◆ **Text block**
╭──
The Information & Publicity Department of the Union for Sustainable Democracy (USD) suggests in a recent press statement that the Mbare Chimurenga Choir must be banned. Or alternatively that the MDC should “grow some balls” and stop Zanu PF jingles from being played on Zimbabwean radio. Hmmm. But radio is state-controlled even though the Generally Pathetic Agreement (GPA) was signed a long time ago.

It also occurs to me that Zimbabweans in general need to grow some tits and balls because it appears that a good many of us continue to pay licence fees, and thus help fund Mugabe’s media.

Here’s the full statement from USD:

Mbare Chimurenga Choir song must be banned

The Union for Sustainable Democracy calls on the Unity Government to prohibit the blatantly partisan music of the Mbare Chimurenga Choir from being aired on state radio and television. Without any doubt, the song Nyatsoteerera is intentionally provocative. Playing it on ZBC stations goes against the object, spirit and purpose of the Global Political Agreement that promotes bi-partisanship over partisanship.

In our country’s current sensitive and fractious circumstances, it boggles the mind how a party to the inclusive government can arrogantly seek to promote and perpetuate disunity and do so with such breathtaking impunity disguised as giving effect to the legacy of our liberation struggle. Even worse, how could such a song ever be regarded as an ‘expression of nationhood’? It is clinical madness!
╰──
◆ **Exercises to complete**
a. List the aspects of the Global Political Agreement that, according to the Mbare Chimurenga Choir text, playing the song on ZBC stations goes against.
b. Please reproduce the Mbare Chimurenga Choir text word for word, beginning at the words "Mbare Chimurenga Choir song" and stopping after "bi-partisanship over partisanship.".

◆ **Extracted records**
╭──
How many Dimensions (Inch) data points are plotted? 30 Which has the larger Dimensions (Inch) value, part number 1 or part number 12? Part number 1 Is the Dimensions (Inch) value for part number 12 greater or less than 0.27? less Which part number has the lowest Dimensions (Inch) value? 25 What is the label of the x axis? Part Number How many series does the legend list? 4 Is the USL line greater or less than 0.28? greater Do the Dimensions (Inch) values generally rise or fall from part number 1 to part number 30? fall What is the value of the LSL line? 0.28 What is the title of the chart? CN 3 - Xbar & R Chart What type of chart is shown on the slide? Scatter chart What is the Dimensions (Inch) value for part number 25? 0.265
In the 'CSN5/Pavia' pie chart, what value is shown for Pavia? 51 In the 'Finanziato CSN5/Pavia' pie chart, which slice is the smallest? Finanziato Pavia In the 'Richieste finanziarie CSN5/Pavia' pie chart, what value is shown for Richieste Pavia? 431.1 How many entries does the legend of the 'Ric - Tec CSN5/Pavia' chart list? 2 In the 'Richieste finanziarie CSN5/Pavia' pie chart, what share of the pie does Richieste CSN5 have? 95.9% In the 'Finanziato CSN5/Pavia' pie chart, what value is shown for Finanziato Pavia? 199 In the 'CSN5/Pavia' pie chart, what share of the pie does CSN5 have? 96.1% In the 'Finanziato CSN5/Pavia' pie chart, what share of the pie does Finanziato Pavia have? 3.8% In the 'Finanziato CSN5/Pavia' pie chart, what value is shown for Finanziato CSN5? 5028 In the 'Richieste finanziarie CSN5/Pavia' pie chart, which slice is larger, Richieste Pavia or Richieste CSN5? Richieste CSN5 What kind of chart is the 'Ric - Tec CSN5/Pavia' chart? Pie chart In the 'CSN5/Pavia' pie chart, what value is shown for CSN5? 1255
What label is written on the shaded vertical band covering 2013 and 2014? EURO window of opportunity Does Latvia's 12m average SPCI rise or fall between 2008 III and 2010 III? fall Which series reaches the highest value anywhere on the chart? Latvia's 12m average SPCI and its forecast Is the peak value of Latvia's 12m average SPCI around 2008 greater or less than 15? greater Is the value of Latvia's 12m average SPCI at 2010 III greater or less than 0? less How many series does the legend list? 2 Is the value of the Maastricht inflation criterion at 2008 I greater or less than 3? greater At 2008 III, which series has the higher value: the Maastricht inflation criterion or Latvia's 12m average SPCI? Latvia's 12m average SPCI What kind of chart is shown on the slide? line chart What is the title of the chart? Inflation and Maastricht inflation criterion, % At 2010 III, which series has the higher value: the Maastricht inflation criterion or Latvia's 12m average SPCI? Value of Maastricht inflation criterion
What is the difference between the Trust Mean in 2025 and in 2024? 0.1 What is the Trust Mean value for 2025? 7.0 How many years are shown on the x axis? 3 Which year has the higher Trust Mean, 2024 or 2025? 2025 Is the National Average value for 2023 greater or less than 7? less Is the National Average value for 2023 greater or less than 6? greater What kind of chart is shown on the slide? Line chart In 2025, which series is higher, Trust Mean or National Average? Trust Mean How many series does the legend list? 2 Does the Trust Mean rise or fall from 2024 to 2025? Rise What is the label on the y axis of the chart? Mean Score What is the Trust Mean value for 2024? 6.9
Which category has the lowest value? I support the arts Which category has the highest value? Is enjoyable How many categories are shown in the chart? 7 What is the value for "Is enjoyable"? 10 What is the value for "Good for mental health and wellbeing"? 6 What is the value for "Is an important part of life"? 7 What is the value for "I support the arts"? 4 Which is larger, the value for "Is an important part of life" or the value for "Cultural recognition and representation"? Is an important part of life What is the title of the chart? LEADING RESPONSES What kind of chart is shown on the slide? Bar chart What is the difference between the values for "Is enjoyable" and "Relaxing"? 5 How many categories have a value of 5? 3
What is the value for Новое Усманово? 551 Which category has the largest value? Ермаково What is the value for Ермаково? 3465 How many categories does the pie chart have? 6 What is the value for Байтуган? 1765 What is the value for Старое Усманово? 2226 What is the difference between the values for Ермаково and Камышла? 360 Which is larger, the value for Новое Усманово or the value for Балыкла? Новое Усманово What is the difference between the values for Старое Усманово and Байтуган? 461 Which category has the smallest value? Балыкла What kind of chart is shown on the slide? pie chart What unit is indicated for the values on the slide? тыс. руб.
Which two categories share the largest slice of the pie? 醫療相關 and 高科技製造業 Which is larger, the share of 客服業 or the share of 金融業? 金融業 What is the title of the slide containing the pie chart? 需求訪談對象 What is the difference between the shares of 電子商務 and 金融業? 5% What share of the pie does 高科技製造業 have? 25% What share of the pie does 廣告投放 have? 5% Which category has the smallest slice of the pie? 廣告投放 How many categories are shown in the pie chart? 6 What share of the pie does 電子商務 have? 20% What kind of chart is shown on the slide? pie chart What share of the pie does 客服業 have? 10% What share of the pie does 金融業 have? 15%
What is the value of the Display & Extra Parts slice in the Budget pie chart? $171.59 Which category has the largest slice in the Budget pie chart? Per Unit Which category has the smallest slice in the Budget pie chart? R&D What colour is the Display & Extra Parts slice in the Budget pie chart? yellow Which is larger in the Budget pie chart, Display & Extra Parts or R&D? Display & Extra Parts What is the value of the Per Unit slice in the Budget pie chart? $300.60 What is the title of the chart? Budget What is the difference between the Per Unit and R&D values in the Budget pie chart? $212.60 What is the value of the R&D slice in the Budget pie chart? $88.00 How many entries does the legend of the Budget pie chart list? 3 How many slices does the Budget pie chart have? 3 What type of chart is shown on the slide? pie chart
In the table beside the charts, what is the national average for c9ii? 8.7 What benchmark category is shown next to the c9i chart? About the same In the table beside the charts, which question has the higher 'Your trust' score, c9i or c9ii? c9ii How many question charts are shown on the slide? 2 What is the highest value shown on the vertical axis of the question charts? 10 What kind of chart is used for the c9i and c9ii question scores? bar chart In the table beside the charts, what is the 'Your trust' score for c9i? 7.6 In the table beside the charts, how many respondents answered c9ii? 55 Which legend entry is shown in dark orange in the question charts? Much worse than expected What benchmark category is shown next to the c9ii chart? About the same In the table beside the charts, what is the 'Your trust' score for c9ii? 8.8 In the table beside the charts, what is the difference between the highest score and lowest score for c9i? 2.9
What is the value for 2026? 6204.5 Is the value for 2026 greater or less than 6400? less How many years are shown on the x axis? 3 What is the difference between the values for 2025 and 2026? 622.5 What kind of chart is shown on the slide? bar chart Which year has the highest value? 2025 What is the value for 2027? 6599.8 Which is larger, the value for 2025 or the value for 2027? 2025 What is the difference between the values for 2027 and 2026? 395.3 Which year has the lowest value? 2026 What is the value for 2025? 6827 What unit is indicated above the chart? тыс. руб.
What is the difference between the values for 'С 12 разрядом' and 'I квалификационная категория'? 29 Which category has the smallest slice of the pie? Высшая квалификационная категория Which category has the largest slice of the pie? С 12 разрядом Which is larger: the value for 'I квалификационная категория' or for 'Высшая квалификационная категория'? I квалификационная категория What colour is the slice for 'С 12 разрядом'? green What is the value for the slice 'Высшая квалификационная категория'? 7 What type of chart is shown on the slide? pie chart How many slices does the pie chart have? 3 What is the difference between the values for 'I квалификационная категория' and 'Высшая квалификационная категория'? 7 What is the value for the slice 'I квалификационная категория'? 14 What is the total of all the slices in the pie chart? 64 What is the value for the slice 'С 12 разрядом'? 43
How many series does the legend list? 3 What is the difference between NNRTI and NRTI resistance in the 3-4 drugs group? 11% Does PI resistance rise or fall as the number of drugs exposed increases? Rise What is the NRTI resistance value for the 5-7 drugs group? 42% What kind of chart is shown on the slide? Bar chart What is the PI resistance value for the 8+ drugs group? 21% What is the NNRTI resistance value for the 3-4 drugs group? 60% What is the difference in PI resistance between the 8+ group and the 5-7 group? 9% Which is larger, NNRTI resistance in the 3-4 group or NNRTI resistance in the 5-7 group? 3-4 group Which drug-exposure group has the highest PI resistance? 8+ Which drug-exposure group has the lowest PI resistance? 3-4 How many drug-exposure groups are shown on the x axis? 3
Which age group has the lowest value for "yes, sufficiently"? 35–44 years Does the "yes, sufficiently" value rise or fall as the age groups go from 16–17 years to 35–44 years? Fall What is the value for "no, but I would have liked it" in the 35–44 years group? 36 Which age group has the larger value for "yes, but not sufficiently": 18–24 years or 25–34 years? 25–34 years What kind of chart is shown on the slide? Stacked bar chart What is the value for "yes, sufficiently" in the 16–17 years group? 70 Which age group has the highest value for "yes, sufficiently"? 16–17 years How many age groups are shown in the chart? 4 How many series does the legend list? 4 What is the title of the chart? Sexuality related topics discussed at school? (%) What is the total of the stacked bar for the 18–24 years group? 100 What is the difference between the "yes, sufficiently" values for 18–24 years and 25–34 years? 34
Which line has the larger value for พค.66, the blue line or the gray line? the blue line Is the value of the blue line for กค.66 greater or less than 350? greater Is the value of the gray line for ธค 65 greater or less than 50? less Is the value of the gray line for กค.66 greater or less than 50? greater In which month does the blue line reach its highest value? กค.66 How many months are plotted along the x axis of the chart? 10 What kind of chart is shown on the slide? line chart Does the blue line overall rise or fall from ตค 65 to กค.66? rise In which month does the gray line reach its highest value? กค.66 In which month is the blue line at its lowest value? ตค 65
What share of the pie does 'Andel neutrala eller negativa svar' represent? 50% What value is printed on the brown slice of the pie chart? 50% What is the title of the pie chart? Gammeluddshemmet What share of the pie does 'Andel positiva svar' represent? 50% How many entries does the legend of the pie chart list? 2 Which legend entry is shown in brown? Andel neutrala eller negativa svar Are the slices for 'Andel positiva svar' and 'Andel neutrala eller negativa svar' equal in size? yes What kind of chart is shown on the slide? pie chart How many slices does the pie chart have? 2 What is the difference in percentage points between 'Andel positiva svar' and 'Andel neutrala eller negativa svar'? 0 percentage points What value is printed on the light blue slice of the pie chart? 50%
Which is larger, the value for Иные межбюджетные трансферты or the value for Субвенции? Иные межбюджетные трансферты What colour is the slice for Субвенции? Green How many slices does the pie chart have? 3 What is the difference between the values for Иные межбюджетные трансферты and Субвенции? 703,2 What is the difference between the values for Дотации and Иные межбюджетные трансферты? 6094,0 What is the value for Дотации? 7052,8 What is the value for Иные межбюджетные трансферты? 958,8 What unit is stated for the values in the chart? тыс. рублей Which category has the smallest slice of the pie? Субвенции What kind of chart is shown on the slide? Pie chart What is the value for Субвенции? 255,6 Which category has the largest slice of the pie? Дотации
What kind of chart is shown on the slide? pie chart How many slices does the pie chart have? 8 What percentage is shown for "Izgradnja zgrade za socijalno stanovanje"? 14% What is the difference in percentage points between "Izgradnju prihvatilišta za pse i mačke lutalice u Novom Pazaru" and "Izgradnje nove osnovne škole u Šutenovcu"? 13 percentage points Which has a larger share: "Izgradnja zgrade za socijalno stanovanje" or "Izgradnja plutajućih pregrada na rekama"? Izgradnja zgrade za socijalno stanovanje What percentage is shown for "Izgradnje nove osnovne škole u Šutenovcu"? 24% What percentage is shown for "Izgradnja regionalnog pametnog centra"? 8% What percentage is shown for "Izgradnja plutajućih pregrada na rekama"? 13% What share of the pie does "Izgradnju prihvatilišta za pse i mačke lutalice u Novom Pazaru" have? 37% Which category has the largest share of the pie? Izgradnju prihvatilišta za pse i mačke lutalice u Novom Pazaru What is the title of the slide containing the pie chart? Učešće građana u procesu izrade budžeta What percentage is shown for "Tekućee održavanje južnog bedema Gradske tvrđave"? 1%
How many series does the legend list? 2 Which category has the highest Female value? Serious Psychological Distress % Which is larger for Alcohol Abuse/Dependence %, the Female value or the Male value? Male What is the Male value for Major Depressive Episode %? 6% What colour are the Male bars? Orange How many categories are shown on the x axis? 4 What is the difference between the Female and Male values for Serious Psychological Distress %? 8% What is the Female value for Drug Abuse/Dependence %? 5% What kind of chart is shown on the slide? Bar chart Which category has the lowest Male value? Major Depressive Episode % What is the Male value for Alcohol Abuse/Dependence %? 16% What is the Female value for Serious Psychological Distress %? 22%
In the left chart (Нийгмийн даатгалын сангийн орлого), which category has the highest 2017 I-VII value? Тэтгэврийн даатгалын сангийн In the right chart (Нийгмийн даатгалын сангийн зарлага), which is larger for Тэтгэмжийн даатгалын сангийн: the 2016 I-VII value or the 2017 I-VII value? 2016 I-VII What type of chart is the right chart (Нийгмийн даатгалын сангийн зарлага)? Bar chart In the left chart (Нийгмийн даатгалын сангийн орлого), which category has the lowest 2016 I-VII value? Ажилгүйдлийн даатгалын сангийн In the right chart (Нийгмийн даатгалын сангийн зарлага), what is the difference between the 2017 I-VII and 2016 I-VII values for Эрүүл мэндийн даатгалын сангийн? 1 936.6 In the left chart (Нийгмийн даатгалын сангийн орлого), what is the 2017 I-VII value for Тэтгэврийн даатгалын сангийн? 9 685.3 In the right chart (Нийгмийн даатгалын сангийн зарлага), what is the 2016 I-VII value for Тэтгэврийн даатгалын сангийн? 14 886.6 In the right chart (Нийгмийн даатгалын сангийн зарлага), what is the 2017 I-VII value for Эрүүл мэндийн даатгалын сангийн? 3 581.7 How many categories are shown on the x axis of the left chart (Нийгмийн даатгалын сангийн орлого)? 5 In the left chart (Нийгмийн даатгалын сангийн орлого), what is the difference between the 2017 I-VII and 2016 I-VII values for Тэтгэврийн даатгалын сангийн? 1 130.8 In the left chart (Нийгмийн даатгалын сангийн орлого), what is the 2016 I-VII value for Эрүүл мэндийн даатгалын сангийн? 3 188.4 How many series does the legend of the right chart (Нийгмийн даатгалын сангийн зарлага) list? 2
╰──
◆ **Answers given**
a. object, spirit, purpose

b.
Mbare Chimurenga Choir song must be banned

The Union for Sustainable Democracy calls on the Unity Government to prohibit the blatantly partisan music of the Mbare Chimurenga Choir from being aired on state radio and television. Without any doubt, the song Nyatsoteerera is intentionally provocative. Playing it on ZBC stations goes against the object, spirit and purpose of the Global Political Agreement that promotes bi-partisanship over partisanship.